**Given information:**
####################
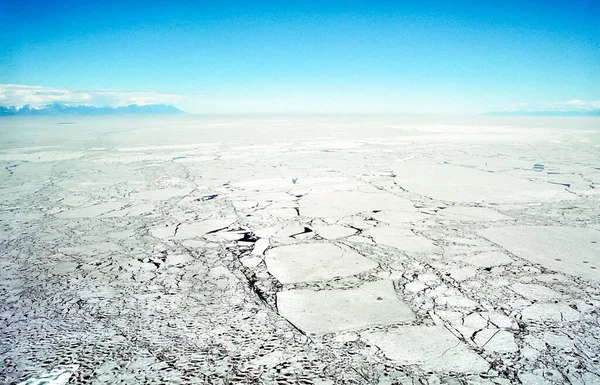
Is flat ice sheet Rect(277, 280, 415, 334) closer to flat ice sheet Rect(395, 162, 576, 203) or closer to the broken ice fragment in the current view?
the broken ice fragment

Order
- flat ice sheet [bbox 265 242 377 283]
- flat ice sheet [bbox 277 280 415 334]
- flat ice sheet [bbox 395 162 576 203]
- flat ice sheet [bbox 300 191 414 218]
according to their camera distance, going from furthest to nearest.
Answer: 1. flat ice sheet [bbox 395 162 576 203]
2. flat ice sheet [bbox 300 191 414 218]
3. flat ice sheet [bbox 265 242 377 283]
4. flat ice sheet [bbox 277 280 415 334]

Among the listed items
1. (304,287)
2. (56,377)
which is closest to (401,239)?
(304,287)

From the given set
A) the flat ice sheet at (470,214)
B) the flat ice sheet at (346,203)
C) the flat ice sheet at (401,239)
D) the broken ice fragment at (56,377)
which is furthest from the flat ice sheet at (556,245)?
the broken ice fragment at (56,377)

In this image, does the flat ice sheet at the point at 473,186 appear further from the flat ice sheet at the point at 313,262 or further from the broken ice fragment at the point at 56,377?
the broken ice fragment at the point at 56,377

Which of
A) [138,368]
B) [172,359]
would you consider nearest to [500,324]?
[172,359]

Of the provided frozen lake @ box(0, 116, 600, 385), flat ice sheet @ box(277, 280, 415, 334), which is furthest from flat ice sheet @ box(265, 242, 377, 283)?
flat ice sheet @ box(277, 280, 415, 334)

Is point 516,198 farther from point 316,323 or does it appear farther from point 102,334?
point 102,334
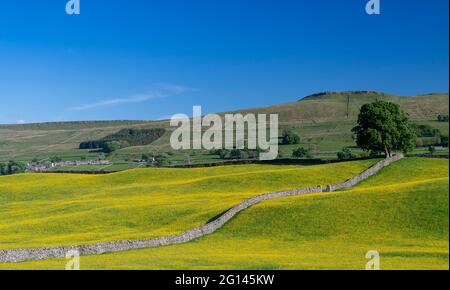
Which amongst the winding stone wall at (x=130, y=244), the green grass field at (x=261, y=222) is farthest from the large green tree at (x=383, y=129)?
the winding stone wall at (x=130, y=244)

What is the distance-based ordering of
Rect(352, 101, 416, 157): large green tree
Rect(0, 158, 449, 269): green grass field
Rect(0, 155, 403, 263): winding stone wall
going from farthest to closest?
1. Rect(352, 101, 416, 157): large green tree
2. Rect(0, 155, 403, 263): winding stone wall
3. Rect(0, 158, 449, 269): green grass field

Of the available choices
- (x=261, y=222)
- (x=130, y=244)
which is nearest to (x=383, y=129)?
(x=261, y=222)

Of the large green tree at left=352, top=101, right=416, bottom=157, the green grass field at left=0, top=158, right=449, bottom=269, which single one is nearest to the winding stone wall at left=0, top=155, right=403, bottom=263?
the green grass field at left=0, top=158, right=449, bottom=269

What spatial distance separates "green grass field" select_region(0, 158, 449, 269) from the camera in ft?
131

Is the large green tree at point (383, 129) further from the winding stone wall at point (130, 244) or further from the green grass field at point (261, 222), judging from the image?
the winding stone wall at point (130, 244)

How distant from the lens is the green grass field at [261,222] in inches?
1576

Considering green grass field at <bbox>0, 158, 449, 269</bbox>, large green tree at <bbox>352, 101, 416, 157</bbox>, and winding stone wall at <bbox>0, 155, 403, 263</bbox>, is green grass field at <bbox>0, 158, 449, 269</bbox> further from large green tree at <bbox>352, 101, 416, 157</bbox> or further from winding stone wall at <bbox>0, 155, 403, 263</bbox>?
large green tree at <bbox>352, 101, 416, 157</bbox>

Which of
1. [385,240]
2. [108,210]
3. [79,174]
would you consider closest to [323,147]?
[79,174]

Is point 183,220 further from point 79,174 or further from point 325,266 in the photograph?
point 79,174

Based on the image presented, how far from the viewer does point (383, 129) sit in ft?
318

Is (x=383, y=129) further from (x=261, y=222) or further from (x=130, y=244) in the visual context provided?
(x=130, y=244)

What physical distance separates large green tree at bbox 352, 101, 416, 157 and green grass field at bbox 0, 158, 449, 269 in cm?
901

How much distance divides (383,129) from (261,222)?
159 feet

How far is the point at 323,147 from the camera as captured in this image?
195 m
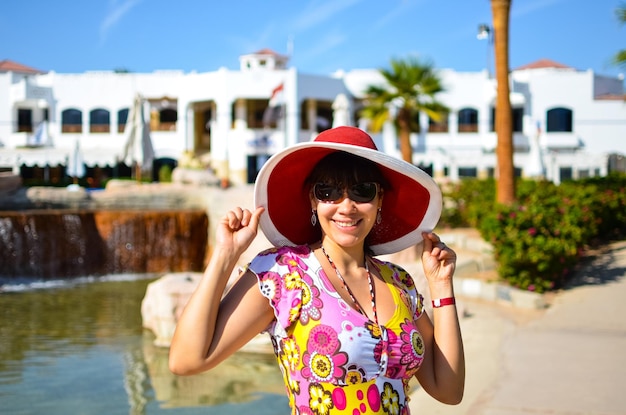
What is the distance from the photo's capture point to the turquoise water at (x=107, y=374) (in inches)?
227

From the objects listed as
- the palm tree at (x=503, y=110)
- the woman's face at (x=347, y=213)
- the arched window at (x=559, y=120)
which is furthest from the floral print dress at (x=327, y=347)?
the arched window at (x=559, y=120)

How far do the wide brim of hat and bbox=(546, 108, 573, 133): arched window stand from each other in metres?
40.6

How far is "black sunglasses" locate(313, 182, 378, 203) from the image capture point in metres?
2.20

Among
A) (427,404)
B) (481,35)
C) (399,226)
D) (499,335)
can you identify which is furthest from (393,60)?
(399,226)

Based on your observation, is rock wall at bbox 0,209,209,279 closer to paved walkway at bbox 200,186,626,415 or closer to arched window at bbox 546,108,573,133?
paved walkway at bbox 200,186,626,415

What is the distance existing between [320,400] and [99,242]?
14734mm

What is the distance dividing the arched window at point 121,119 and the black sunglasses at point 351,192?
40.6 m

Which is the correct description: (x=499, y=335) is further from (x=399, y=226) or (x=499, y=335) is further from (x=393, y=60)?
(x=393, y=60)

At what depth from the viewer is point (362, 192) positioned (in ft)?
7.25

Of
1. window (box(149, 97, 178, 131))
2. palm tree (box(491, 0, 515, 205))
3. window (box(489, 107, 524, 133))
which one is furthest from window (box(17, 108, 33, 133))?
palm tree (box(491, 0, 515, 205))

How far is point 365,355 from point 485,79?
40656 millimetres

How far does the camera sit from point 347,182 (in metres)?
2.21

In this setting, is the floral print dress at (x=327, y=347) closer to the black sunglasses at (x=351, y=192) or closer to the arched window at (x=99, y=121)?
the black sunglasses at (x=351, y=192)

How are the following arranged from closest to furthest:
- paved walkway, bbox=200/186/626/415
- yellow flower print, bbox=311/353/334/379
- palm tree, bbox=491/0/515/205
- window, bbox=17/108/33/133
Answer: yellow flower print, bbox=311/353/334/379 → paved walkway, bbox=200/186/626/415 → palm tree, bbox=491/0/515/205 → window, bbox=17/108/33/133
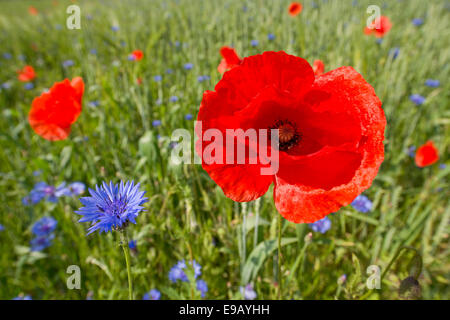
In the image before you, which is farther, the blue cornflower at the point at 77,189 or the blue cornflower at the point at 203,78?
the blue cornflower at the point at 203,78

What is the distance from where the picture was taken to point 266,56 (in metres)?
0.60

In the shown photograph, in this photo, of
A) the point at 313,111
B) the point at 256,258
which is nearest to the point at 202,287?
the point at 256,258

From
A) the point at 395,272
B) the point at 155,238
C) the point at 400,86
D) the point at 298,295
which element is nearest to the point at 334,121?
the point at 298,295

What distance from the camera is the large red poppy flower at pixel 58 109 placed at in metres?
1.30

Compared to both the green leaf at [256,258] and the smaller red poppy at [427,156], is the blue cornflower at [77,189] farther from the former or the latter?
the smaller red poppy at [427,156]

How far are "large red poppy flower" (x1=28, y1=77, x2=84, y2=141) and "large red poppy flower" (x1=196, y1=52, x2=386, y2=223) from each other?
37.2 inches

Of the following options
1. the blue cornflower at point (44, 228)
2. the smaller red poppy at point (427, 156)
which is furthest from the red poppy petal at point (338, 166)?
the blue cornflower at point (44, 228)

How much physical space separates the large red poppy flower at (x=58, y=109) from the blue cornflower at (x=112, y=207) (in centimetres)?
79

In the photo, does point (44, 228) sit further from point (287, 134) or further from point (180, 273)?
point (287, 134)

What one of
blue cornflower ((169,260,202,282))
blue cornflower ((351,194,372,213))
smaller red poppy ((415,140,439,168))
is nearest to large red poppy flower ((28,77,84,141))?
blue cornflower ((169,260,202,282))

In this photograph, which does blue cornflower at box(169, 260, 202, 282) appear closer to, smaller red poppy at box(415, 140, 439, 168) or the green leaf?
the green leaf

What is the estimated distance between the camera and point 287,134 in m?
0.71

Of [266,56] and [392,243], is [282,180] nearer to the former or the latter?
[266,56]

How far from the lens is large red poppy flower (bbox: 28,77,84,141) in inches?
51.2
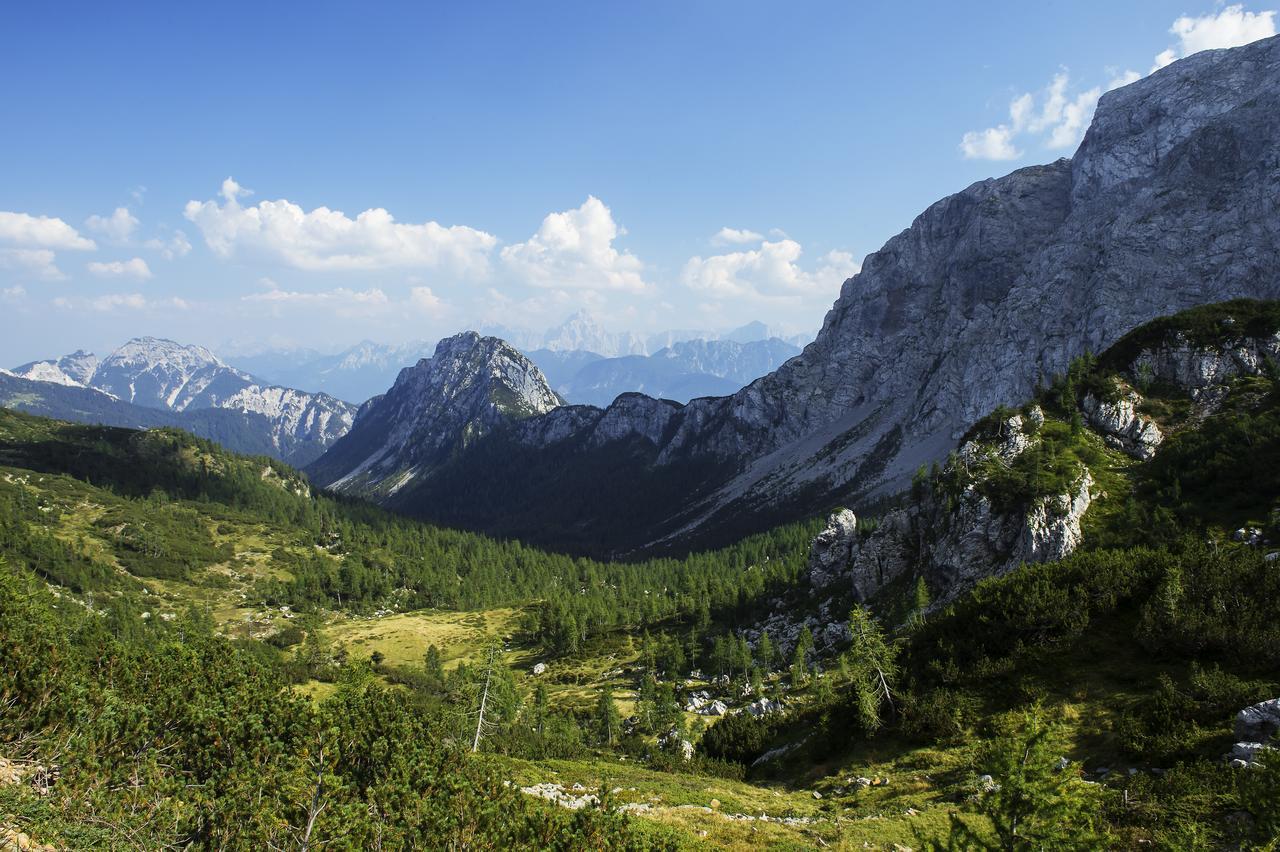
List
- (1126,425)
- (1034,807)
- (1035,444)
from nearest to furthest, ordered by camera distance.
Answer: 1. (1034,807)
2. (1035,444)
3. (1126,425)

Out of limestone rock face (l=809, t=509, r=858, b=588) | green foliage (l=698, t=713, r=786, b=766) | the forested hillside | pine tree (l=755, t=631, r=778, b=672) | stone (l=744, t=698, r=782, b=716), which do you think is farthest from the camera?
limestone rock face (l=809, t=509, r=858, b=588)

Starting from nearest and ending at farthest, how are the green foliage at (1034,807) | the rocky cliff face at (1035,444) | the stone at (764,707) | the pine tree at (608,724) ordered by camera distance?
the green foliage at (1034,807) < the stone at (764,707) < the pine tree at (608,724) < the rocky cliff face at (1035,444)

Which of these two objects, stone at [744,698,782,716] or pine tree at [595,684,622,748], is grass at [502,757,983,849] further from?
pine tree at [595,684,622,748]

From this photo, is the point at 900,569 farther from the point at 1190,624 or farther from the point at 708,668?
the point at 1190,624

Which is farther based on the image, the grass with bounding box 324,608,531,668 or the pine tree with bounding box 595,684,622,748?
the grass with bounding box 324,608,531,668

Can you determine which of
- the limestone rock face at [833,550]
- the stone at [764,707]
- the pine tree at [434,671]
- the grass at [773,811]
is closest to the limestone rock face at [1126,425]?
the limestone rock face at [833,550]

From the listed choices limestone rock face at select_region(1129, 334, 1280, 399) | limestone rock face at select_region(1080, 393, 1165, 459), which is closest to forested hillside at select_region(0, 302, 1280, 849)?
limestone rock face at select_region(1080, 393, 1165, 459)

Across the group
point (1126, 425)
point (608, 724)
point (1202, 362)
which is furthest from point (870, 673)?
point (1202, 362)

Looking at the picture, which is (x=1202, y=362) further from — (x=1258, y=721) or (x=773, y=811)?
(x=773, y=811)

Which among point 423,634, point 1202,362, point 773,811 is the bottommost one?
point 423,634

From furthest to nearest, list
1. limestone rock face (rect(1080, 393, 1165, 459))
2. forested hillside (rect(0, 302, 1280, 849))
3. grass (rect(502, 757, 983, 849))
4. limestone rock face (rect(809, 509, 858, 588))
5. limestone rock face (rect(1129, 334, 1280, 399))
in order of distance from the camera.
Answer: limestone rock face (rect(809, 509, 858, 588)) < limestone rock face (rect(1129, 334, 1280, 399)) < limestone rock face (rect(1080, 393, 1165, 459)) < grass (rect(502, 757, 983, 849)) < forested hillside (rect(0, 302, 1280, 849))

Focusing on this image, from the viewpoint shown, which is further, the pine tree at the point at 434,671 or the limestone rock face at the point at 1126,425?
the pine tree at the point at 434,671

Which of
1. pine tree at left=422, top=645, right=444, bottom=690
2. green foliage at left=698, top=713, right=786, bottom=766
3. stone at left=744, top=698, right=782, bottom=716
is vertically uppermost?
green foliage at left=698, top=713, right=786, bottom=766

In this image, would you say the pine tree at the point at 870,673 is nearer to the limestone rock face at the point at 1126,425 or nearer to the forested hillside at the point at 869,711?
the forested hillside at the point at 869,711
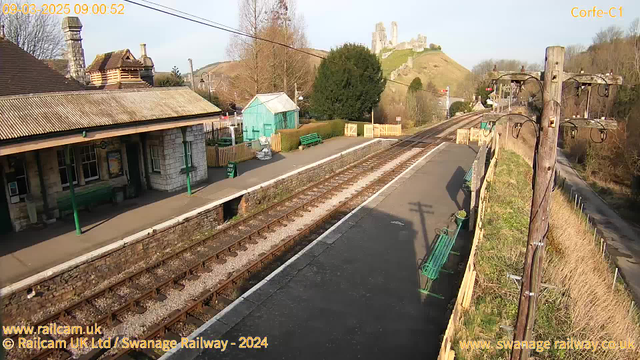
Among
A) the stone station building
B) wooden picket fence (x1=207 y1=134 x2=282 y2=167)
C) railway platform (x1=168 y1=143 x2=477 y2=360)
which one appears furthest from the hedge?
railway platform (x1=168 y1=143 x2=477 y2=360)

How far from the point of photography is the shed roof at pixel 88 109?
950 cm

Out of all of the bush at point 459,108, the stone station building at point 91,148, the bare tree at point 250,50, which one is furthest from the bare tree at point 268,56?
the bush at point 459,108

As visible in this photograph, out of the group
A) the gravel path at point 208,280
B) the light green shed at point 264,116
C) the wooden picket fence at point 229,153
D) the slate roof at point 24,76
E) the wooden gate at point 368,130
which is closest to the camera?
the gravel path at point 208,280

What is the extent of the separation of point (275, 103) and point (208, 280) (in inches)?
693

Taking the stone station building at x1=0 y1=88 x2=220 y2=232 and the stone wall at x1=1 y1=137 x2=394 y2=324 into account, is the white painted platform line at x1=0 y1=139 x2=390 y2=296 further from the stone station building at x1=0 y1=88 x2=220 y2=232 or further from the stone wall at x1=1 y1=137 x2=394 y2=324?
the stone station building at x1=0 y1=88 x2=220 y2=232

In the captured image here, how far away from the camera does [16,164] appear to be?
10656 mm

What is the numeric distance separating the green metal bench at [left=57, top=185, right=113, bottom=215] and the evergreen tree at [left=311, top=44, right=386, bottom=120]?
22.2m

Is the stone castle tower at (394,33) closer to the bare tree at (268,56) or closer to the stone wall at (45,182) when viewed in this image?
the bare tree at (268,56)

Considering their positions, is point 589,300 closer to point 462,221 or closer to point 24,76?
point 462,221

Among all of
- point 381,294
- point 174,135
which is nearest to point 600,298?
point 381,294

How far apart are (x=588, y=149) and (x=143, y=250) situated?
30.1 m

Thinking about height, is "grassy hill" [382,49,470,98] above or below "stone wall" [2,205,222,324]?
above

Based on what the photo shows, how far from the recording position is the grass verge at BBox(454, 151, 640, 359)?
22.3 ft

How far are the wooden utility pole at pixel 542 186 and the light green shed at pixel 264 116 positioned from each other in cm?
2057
####################
**Problem details:** Please identify each line of the records above that contains the word "objects" and copy those lines out in full.

**The result:**
From the objects listed as
Which of these two objects, stone at [744,698,782,716] or pine tree at [595,684,622,748], is grass at [502,757,983,849] further from?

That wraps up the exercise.